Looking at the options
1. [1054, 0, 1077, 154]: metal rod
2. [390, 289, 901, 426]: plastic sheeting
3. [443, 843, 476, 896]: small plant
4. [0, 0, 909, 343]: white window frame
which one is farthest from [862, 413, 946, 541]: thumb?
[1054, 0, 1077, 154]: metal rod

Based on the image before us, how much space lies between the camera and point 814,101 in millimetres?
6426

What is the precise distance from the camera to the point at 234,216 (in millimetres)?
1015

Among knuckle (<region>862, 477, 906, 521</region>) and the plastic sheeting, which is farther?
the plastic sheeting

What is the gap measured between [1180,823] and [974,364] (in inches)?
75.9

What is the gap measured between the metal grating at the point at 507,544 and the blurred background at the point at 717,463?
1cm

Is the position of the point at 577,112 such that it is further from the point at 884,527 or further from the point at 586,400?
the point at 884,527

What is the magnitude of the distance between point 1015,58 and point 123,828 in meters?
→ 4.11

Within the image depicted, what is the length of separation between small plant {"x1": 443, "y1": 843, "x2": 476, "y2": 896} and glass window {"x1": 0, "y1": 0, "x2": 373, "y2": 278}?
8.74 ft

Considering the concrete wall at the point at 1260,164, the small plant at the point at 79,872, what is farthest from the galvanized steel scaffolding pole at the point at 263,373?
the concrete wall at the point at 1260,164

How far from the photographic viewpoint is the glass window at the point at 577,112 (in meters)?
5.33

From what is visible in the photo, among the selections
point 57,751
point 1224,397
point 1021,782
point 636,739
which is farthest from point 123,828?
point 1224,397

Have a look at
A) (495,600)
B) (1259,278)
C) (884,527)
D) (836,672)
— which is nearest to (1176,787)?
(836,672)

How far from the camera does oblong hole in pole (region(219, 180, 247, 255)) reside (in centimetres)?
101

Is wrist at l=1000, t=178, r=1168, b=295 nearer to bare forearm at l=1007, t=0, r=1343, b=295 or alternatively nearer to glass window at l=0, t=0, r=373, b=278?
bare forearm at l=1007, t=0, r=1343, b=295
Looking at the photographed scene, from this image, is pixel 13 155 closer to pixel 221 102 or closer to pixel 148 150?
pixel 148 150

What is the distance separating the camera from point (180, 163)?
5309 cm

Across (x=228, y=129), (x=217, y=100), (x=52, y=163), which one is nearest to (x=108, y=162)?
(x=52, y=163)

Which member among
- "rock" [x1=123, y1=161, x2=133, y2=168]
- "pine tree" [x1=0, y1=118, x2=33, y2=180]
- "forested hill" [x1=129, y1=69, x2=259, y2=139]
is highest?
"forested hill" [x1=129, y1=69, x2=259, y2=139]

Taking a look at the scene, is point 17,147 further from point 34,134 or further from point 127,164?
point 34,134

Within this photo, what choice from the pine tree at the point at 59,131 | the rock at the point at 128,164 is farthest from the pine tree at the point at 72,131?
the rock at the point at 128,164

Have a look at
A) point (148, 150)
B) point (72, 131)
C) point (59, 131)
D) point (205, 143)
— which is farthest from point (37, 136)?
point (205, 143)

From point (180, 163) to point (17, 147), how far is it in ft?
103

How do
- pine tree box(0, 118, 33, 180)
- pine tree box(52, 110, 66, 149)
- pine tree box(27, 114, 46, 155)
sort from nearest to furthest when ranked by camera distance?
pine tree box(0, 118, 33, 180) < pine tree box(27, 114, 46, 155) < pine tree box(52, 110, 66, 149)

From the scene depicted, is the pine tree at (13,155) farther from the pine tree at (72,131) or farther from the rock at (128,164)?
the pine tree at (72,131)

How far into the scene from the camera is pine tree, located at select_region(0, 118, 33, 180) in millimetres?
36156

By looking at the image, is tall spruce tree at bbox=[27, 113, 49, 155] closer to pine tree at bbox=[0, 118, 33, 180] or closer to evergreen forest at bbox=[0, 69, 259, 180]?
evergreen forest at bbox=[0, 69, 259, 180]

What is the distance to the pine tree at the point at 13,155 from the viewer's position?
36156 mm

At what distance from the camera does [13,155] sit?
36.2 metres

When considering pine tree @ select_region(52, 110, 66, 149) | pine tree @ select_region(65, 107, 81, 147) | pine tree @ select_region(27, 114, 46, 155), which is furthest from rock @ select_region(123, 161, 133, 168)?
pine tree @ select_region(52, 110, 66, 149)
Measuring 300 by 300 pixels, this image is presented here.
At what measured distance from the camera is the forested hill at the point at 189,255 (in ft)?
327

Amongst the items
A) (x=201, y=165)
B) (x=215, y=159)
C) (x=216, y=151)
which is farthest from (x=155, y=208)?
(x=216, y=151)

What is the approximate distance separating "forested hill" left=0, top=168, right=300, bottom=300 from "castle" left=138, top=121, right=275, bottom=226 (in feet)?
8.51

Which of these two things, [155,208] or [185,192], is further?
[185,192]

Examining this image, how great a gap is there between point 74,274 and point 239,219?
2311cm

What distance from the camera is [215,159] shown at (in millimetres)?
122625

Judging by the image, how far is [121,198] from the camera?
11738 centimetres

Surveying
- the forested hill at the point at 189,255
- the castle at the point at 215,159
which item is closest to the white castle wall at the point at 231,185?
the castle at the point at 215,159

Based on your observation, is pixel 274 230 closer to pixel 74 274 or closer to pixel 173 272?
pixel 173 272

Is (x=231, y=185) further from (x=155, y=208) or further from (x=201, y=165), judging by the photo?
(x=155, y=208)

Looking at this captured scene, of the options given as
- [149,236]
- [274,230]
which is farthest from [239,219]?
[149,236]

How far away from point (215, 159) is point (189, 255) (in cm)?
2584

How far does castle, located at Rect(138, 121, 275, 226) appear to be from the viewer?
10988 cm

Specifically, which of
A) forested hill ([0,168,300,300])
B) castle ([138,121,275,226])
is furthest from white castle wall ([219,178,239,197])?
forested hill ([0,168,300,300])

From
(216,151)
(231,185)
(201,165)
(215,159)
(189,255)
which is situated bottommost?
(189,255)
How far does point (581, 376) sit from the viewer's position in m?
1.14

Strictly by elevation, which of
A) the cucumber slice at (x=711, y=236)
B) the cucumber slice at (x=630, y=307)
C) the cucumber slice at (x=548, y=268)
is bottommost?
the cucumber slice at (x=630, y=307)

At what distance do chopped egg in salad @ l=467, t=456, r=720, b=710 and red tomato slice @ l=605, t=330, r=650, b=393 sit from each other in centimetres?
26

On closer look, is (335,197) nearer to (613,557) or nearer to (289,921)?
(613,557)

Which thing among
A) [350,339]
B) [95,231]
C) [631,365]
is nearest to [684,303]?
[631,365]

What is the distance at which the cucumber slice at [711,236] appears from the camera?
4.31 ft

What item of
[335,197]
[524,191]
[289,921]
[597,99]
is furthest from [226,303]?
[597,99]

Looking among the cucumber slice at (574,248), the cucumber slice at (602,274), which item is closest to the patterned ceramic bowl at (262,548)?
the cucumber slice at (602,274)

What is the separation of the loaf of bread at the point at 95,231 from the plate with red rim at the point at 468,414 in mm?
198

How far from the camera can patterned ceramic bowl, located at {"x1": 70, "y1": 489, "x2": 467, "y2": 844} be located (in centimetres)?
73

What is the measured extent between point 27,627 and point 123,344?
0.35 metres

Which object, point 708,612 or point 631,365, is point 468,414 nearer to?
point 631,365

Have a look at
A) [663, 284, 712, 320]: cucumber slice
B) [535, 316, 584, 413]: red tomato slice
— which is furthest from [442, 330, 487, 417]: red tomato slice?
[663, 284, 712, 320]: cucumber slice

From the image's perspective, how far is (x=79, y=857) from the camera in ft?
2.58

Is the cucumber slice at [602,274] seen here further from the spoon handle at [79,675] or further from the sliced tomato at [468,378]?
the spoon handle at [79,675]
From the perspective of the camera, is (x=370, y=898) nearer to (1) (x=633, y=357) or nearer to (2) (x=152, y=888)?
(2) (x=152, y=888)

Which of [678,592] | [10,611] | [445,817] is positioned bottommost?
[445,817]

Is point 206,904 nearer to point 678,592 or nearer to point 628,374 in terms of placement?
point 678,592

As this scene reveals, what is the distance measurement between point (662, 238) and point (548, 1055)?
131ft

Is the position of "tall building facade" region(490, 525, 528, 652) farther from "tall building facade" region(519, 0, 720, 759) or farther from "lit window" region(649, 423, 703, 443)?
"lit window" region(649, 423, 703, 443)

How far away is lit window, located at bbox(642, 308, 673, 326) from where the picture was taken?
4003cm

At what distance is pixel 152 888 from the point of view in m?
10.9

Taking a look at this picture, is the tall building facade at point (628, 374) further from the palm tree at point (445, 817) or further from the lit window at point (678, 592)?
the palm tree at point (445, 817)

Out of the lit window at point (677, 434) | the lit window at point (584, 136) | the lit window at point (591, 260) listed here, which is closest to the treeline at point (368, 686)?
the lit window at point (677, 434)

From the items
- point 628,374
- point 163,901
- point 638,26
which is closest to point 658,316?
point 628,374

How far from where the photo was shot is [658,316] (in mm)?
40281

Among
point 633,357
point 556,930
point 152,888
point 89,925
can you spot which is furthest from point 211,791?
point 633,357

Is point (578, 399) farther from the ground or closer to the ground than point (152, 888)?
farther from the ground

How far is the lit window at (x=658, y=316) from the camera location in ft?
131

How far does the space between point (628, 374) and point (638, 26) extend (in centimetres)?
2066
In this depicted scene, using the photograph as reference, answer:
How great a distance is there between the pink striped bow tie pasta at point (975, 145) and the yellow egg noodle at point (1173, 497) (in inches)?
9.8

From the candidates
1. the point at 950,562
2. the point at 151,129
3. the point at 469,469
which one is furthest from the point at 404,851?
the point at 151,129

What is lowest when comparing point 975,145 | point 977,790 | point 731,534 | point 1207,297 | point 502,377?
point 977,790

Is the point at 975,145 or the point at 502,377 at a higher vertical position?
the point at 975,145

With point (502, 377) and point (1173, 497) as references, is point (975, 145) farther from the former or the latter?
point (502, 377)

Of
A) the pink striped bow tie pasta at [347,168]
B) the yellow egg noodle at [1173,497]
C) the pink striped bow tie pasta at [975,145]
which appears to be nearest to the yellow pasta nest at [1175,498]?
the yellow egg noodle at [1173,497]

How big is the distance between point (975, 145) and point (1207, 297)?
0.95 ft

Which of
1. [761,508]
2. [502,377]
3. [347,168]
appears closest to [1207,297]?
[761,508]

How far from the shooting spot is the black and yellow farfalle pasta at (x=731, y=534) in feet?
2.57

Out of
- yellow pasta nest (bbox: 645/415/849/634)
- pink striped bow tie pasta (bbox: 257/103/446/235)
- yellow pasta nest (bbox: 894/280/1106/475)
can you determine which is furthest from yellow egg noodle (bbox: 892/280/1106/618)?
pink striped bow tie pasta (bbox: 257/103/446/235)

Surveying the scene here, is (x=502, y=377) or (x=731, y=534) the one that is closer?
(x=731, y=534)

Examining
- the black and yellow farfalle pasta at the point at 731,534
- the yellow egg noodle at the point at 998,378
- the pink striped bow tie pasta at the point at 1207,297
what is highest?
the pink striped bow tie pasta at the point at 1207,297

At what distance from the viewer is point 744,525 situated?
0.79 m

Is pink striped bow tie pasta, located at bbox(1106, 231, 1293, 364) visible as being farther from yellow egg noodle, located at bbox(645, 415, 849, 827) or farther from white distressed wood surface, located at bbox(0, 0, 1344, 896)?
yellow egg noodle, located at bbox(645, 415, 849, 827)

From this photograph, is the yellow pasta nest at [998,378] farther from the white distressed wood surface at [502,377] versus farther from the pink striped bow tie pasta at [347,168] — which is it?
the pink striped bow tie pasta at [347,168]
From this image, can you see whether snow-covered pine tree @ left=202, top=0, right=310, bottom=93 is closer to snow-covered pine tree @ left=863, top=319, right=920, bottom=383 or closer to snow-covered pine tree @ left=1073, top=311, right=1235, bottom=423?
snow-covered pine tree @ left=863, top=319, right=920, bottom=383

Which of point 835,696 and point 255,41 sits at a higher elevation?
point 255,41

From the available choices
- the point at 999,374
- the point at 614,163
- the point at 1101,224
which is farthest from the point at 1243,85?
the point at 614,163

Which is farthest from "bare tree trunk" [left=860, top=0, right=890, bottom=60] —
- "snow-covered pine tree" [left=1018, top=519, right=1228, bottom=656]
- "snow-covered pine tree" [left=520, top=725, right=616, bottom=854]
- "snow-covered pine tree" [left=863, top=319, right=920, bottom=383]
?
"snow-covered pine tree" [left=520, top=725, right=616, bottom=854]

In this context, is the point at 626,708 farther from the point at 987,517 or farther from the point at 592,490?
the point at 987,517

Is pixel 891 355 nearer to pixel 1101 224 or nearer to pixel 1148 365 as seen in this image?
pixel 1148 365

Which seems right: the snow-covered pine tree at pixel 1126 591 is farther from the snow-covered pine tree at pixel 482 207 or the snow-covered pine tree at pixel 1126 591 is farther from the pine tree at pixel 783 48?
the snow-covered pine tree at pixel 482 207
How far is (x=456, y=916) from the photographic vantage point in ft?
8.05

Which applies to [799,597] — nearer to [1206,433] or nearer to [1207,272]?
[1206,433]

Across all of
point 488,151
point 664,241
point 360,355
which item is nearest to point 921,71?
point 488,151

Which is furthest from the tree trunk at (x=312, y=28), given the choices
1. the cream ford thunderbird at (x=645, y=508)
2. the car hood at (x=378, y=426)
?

::::

Challenge. Replace "tree trunk" with "tree stump" in the stretch from the line containing "Which applies to" through the end of the data, and write out that stretch with nothing else changed.

Answer to the exercise.
Which applies to [799,597] — nearer to [1206,433] or nearer to [1207,272]?
[1206,433]

Across all of
point 488,151
point 664,241
point 360,355
which item is nearest to point 921,71?
point 488,151

Which is furthest from the tree stump at (x=312, y=28), given the choices
1. the cream ford thunderbird at (x=645, y=508)
2. the car hood at (x=378, y=426)
?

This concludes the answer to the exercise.